Kirche soll nicht abgeschottet existieren
Was aber hat man sich unter solchem unbrauchbaren Salz vorzustellen? Eine plausible Erklärung gibt Ulrich Luz in seinem großen Matthäuskommentar: Jesus könnte an das Salz vom Toten Meer gedacht haben, das nur zu etwa einem Drittel aus Kochsalz besteht und auch im Handel nicht ohne Beimischungen verkauft wurde. Feuchtigkeit konnte den Geschmack des Gemischs beeinträchtigen und so das Salz unbrauchbar machen. Übertragen auf die Kirche in der Diaspora könnte das heißen: Die Kirche soll nicht abgeschottet existieren, sondern im lebendigen Austausch mit der Gesellschaft leben, offen für die Menschen in ihrer kulturellen und religiösen Vielfalt. Wohl ist der Kirche aufgetragen, das Evangelium rein zu verkündigen (pure docere), wie es in Artikel 7 des Augsburger Bekenntnisses heißt. Dem Salz des Evangeliums sind aber in Verkündigung, Gottesdienst und kirchlichem Leben immer auch andere Inhalte von sozialem Leben und Kultur beigemengt. Das gehört von jeher zur Inkulturation des Evangeliums und geht in Ordnung, solange das Evangelium als Salz in der Suppe noch herauszuschmecken bleibt und nicht bloß als kulturchristlicher Restbestand mitgeführt wird, der sich in allgemeinen Humanitätsidealen oder einer diffusen Spiritualität auflöst.
Kirche ist kein Selbstzweck
Kirche in der Diaspora soll kein sektiererisches Reinheitsideal propagieren, sich aber auch nicht dem Zeitgeist anpassen und nur in leicht erhöhtem Ton wiederholen, was auch sonst von NGOs zu gesellschaftspolitischen Themen zu hören oder auf dem Mark religiöser Sinnangebote zu finden ist.

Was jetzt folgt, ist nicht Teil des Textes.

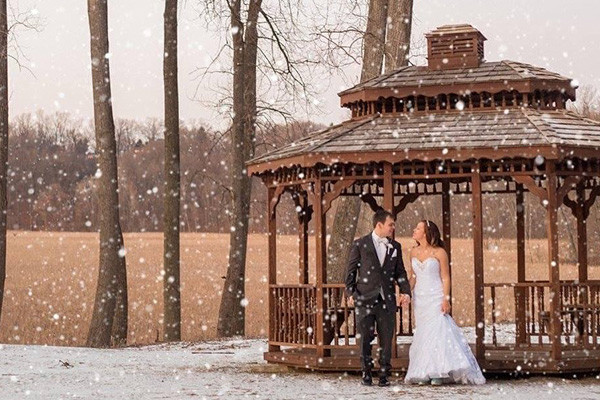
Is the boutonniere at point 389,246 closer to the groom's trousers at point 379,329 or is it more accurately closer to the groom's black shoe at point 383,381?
the groom's trousers at point 379,329

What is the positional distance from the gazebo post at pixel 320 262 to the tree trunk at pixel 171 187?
29.9 feet

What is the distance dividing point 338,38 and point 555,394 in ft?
46.7

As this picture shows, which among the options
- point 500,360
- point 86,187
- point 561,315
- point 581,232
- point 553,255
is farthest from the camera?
point 86,187

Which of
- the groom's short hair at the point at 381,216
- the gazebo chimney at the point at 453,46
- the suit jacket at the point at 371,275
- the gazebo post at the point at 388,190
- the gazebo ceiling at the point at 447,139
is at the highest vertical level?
the gazebo chimney at the point at 453,46

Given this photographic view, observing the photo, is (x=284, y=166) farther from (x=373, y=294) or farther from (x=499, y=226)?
(x=499, y=226)

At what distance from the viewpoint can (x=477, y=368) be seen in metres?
13.7

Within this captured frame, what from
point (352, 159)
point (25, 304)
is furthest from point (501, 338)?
point (25, 304)

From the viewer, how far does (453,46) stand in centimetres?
1678

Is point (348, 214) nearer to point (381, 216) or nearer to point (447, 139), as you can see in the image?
point (447, 139)

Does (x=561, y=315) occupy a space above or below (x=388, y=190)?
below

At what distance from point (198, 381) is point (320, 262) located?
2.27 meters

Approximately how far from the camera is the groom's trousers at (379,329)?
43.1 ft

So wie das Salz nur als Würze für die Speise seinen Sinn erfüllt, ist auch die Kirche kein Selbstzweck zur Pflege religiöse Bedürfnisse, sondern für die Welt da. Um Kirche für die Welt und andere zu sein, muss sie freilich zunächst einmal erkennbar Kirche sein und auf das Evangelium hören.